▶ [課題内容]
下にあるスコダ・スパーブの記事を読み、次の問いに答えてください。
(a) スポーツライン・プラスのエンジンの最高出力は何psか。
(b) フェイスリフト前より最高出力が低くなったのは、何が追加されたためか。
(c) 車高は何mm低くなっているか。

▶ [読解文]

羊の皮を被ったクルマという仕立ては、欧州でも最近は珍しい。優れたパフォーマンスを、控えめなボディに隠し持ったようなモデルだ。

ファミリー層向けのサルーンやステーションワゴンに、突出したパワフルさを備えたクルマ。見た目はその事実を隠すように、至って平凡な方が良い。特に主要ブランドのクルマであるほど、その差が面白い。

近年はSUV人気に押され、大型サルーンの市場規模は縮小する一方。フォード・モンデオやマツダ6、ボクソール(オペル)・インシグニアなどに用意されていたものだが、今はスポーティなグレードが用意される程度に留まっている。

しかしスコダはフェイスリフトに合わせて、フラグシップとして、スパーブに羊の皮を被ったグレードを設定してきた。まだ、我々は諦めていない、といわんばかりに。

このスポーツライン・プラスに搭載されるエンジンは、ゴルフなどでもおなじみのEA888型2.0Lユニット。1.5Lのガソリンターボモデルと比較して、最高出力は倍近い271psに届く。

フェイスリフト前と比べると、実は8psほど最高出力は低くなっている。WLTPに対応させるため、微粒子フィルターが追加されたのだ。だとしても、スコダとしては最も速く、最もパワフルであることには変わりない。

見た目に関しては、正直いうともう少し控えめな方が良いと思う。交通警察の視線を交わすためにも。

スコダらしい洗練された乗り心地

このハイパワーなエンジンが選べるのは、スポーツライン・プラスというグレードに限られる。ホイールは大きな19インチとなり、上品とはいえ専用のボディキットをまとう。価格もそのぶん高い。

車高は15mm低くなっている。筆者としては長距離移動もこなせる優れた乗り心地を備えてきたスパーブとして、気になる点の1つではある。まずは試乗を初めてみよう。

走り出しはすべてが好印象。スポーツラインのサスペンションと、自慢気味のホイールにも関わらず、市街地でも郊外の道でも、乗り心地が硬すぎることはない。

サイドウォールが集めの、通常のスパーブの方が、より上品に振動の侵入を防いでくれてはいる。だがアダプティブ・ダンパーを装備し、全体的に滑らかでリラックスした、洗練された乗り心地を生んでいる。

英国の道を1日に数百km走ったとしても、自宅にいるように心地良いだろう。市街地に入って制限速度が変化し、思わず別のルートを選びたくなったとしても、このクルマならうなずける。

ボディは大きく、比較的車重は重い。サスペンションは柔らかめだから、ダイナミクス性能の高さだけを狙ったのではなく、しなやかさも残っている。標準のスパーブより姿勢制御は引き締まっているが、ほどほど。このスパーブで思いっきり攻め込もう、という感覚は持たないと思う。

素早く大陸の移動もこなせる

一方で、4輪駆動システムの実力を発揮させれば、大きなドラマや悪い素振りを見せることなく、素早く大陸の移動もこなせる。タイヤ間のトルクを分配してくれる電子制御デフが備わり、グリップ力も安定性も高い。だが、ドライバーが調整を加えていく自由度までは備わってはいない。

▶ [提供資料]
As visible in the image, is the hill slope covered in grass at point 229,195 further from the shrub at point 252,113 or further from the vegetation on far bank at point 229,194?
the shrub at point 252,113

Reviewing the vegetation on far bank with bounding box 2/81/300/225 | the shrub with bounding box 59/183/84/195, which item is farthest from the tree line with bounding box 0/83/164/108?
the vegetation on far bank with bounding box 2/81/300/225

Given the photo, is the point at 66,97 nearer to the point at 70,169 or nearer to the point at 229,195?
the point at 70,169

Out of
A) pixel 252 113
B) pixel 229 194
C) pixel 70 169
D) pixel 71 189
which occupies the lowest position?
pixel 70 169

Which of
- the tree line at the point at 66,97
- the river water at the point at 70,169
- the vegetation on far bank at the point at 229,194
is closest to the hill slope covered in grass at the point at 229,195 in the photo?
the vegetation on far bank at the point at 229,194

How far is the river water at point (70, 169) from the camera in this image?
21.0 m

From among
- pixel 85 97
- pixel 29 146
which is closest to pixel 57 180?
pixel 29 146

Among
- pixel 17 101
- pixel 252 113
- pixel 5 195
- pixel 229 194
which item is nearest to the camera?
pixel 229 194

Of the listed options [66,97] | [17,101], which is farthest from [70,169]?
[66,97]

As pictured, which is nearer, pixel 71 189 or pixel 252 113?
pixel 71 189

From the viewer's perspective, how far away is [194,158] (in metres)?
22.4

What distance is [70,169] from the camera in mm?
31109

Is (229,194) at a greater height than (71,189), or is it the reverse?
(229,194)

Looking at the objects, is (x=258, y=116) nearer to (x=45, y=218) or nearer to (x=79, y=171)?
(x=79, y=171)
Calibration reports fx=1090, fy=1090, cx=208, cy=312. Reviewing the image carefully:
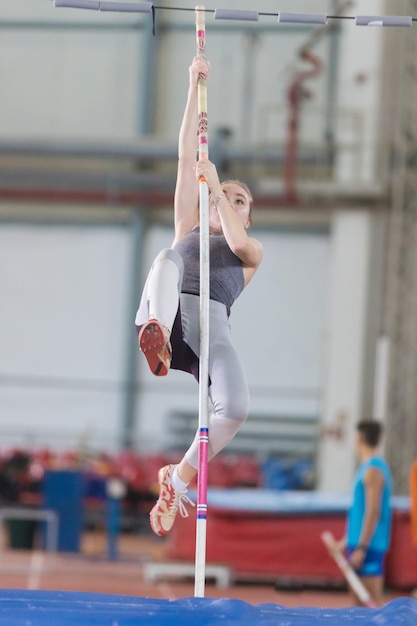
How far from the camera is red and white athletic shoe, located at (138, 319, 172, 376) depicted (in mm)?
3906

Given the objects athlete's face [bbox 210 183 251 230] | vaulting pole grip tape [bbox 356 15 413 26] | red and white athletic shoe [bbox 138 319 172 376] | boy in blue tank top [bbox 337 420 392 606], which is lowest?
boy in blue tank top [bbox 337 420 392 606]

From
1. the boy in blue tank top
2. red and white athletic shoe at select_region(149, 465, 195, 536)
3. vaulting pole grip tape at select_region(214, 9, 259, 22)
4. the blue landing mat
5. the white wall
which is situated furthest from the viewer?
the white wall

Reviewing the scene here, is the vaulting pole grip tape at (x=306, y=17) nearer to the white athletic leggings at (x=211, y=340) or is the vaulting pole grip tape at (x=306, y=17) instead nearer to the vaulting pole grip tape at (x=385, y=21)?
the vaulting pole grip tape at (x=385, y=21)

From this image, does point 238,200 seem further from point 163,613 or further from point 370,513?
point 370,513

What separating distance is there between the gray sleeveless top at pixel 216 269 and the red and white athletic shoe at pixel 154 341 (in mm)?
431

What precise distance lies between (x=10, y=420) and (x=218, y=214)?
13370mm

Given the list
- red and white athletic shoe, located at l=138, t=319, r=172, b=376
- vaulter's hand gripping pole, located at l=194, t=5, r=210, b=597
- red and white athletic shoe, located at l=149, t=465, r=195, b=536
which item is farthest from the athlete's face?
red and white athletic shoe, located at l=149, t=465, r=195, b=536

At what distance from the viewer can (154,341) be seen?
3.91 meters

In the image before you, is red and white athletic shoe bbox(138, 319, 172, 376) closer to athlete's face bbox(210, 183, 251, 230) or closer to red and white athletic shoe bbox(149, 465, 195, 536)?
red and white athletic shoe bbox(149, 465, 195, 536)

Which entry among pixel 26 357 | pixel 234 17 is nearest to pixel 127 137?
pixel 26 357

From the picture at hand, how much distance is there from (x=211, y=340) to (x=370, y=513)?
9.76ft

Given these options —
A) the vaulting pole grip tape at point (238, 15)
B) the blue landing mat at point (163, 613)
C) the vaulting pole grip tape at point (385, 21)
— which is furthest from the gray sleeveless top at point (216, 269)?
the blue landing mat at point (163, 613)

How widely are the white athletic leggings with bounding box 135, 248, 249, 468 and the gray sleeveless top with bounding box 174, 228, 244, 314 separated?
0.30ft

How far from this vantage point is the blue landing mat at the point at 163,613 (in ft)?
11.4
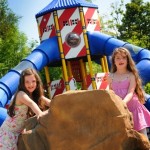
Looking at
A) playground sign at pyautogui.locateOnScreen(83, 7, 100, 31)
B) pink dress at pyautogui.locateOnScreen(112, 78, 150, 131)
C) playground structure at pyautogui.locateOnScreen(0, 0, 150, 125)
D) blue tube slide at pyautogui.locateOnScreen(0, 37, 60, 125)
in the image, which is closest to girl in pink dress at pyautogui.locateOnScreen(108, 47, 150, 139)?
pink dress at pyautogui.locateOnScreen(112, 78, 150, 131)

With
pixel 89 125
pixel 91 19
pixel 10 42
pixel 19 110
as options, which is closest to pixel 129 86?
pixel 89 125

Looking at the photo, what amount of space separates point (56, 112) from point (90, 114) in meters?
0.23

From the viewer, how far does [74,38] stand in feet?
25.2

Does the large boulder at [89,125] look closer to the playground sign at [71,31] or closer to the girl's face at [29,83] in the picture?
the girl's face at [29,83]

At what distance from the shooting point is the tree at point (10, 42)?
54.7ft

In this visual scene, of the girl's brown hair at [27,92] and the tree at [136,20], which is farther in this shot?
the tree at [136,20]

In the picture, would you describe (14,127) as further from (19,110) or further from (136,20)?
(136,20)

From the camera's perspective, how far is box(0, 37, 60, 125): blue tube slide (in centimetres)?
615

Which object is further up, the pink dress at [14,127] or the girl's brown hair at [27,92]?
the girl's brown hair at [27,92]

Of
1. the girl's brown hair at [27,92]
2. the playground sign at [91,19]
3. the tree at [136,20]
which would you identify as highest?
the playground sign at [91,19]

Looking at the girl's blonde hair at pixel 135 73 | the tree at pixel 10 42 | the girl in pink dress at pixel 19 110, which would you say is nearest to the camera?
the girl in pink dress at pixel 19 110

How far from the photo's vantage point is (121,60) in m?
3.09

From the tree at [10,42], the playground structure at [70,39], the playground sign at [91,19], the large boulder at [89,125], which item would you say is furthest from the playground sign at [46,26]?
the tree at [10,42]

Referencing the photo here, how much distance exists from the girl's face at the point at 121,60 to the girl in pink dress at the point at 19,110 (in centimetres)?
66
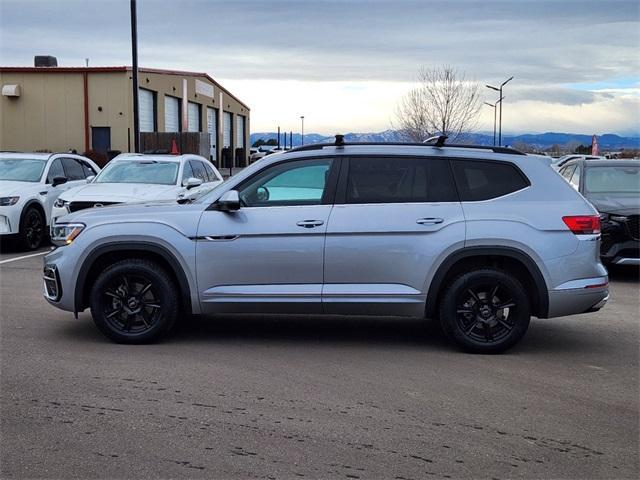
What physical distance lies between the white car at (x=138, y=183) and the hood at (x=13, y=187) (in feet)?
3.46

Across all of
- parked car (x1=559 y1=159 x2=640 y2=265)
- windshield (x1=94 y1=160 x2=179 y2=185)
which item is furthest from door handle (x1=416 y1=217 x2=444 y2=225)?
windshield (x1=94 y1=160 x2=179 y2=185)

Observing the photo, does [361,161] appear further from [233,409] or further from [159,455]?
[159,455]

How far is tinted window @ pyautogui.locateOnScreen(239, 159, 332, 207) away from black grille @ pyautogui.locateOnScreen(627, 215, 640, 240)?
5.81 m

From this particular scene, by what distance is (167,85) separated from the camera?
40656mm

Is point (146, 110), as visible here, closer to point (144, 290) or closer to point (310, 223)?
point (144, 290)

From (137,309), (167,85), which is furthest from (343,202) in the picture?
(167,85)

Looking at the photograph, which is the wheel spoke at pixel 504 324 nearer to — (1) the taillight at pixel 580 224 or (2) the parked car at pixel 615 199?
(1) the taillight at pixel 580 224

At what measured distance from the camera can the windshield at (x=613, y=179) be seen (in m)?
12.1

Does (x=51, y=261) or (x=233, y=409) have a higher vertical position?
(x=51, y=261)

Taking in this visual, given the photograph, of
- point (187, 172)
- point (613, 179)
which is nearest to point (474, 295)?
point (613, 179)

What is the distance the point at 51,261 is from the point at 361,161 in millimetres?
3003

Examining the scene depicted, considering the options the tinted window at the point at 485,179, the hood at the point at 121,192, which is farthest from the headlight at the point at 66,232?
the hood at the point at 121,192

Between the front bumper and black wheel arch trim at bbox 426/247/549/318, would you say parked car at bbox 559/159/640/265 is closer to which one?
black wheel arch trim at bbox 426/247/549/318

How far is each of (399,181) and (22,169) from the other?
10.0 meters
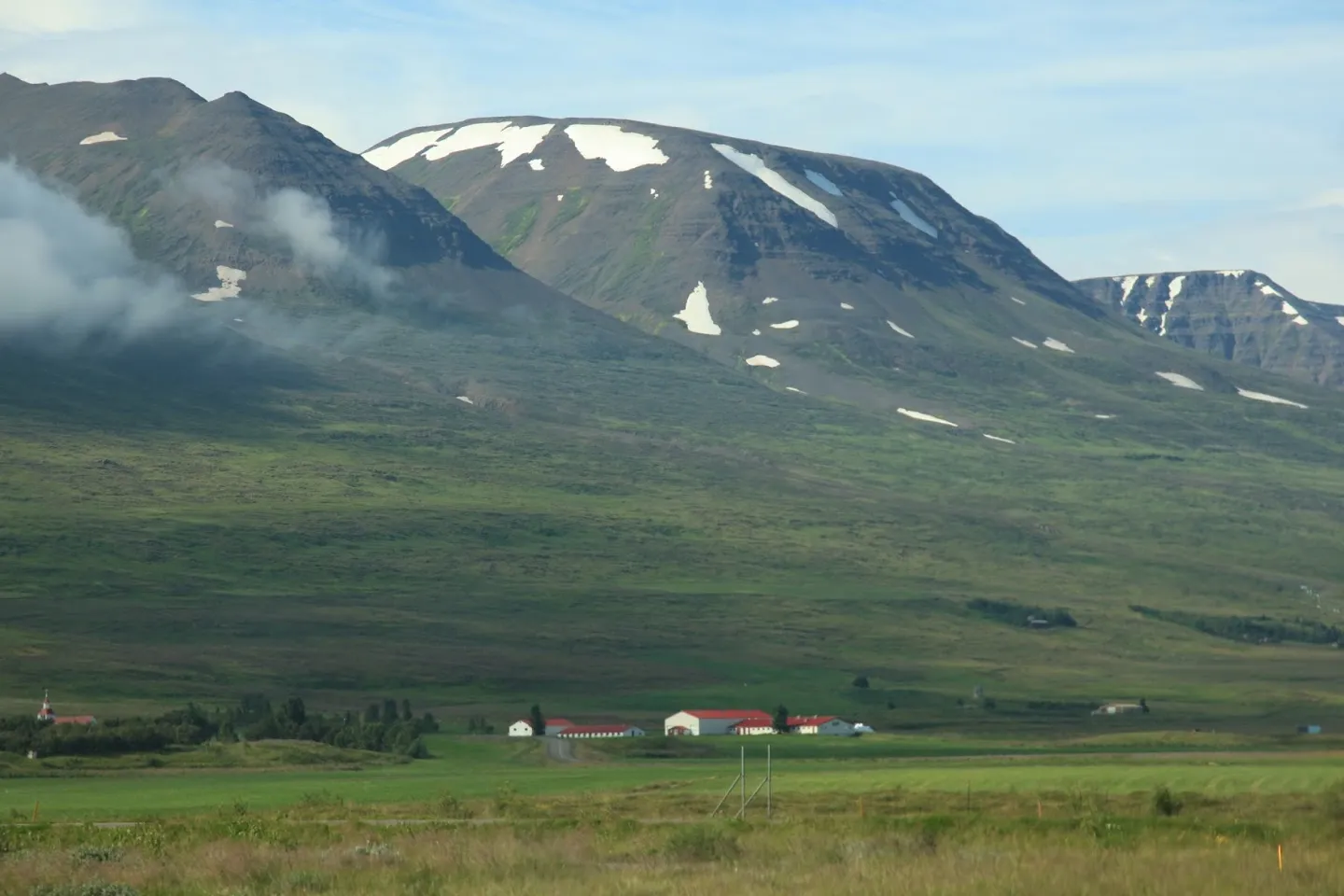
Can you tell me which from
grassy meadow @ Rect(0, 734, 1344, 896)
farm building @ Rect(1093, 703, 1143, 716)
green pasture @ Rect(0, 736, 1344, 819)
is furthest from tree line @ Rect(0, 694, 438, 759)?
farm building @ Rect(1093, 703, 1143, 716)

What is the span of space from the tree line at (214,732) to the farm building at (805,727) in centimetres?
1730

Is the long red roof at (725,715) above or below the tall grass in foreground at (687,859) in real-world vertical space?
below

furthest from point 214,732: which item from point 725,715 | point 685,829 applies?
point 685,829

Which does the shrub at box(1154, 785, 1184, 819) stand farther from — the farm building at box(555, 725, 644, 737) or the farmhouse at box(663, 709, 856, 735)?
the farm building at box(555, 725, 644, 737)

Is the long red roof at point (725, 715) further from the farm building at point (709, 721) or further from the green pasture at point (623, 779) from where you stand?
the green pasture at point (623, 779)

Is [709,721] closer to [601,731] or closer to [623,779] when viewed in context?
[601,731]

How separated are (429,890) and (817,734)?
251 ft

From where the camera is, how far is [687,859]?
34562 mm

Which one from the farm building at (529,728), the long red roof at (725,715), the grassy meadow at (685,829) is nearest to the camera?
the grassy meadow at (685,829)

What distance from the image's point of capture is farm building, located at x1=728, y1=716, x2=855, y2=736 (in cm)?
10612

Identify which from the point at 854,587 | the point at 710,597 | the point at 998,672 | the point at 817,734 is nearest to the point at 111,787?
the point at 817,734

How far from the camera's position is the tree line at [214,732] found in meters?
77.9

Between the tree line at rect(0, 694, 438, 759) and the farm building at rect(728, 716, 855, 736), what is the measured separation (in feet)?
56.7

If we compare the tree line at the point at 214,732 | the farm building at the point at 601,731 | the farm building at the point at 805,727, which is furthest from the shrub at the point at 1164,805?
the farm building at the point at 601,731
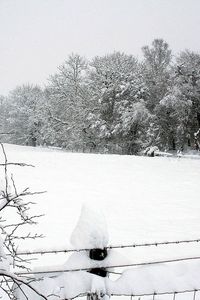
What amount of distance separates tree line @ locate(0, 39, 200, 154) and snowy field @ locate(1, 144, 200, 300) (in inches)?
464

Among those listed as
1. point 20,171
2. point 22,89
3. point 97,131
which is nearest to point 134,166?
point 20,171

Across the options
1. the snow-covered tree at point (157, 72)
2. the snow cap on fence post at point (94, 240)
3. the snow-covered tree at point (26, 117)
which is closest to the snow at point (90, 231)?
the snow cap on fence post at point (94, 240)

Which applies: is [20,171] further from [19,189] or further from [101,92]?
[101,92]

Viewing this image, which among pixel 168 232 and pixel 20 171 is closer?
pixel 168 232

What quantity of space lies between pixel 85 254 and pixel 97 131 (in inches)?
1149

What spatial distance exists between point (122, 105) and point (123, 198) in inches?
784

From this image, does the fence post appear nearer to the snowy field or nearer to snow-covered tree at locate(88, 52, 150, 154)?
the snowy field

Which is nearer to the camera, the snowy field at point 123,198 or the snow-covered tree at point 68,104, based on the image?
the snowy field at point 123,198

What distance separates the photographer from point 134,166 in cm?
1731

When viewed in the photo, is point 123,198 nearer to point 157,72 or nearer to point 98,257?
point 98,257

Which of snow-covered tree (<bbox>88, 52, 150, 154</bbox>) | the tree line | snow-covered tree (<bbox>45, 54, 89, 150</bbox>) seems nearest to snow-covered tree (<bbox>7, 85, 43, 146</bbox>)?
the tree line

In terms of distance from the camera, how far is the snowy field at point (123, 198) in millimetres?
7669

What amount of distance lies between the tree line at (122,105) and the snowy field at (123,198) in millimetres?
11782

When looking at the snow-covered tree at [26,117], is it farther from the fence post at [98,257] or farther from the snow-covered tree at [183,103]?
the fence post at [98,257]
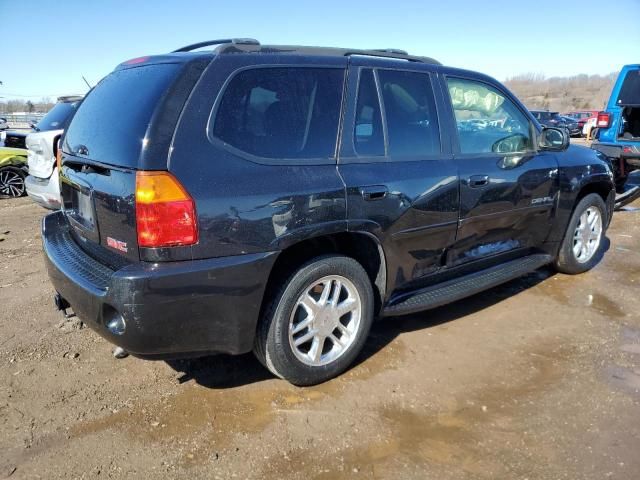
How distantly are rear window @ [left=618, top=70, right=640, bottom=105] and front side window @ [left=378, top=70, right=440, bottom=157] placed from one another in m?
6.95

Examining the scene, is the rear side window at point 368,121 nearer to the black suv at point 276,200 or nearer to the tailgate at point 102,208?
the black suv at point 276,200

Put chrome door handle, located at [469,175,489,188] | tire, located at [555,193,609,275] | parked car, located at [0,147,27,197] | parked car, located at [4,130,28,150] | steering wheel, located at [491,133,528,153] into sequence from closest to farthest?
1. chrome door handle, located at [469,175,489,188]
2. steering wheel, located at [491,133,528,153]
3. tire, located at [555,193,609,275]
4. parked car, located at [0,147,27,197]
5. parked car, located at [4,130,28,150]

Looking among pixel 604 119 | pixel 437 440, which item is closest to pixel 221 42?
pixel 437 440

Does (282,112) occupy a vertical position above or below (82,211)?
above

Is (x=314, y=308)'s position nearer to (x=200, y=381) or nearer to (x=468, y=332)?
(x=200, y=381)

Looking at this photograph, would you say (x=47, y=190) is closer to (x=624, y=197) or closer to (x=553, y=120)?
(x=624, y=197)

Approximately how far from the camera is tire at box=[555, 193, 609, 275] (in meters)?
4.82

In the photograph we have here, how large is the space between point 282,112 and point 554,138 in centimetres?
268

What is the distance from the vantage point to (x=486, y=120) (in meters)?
3.99

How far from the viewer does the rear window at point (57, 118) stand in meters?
7.25

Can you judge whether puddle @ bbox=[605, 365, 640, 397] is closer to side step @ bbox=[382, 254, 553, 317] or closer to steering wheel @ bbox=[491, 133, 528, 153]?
side step @ bbox=[382, 254, 553, 317]

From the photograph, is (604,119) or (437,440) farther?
(604,119)

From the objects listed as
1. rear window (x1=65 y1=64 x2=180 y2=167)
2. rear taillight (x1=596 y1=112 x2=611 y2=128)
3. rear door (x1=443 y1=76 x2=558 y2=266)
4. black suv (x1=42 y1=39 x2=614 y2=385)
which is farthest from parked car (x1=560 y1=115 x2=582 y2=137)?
rear window (x1=65 y1=64 x2=180 y2=167)

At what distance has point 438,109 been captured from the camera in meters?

▶ [解答]
(a) 271ps
(b) WLTPに対応させるための微粒子フィルター
(c) 15mm